→ PROBLEM STATEMENT
Count the lines in the records below that contain the string "does", matching case exactly. Reply with the number alone.

→ MATERIAL PROVIDED
----------

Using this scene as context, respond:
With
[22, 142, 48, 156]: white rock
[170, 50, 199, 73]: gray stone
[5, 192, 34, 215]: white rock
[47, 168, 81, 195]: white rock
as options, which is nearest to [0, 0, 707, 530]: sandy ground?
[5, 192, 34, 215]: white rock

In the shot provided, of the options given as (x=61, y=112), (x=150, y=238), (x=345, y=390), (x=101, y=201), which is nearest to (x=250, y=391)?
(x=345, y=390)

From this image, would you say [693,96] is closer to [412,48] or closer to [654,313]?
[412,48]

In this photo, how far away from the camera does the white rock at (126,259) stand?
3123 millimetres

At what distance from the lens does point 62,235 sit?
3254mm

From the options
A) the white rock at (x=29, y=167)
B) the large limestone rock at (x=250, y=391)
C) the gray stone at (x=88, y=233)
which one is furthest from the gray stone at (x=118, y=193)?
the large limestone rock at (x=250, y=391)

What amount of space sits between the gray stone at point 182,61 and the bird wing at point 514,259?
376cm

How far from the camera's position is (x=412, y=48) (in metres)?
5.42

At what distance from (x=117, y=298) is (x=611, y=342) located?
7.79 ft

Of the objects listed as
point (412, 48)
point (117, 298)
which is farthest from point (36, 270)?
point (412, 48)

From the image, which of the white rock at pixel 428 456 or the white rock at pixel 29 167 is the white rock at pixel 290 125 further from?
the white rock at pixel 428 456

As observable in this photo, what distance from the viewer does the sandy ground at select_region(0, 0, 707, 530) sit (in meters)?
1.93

----------

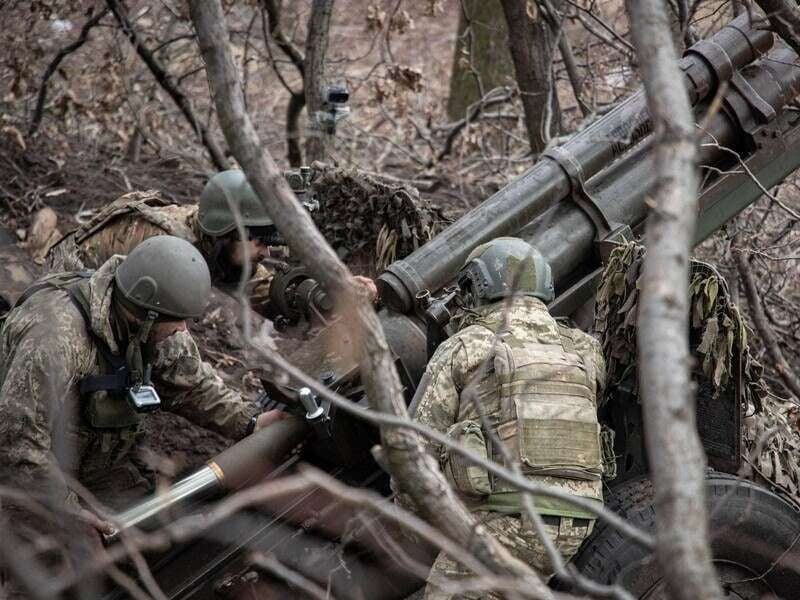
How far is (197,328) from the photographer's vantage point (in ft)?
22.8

----------

→ EXERCISE SOLUTION
3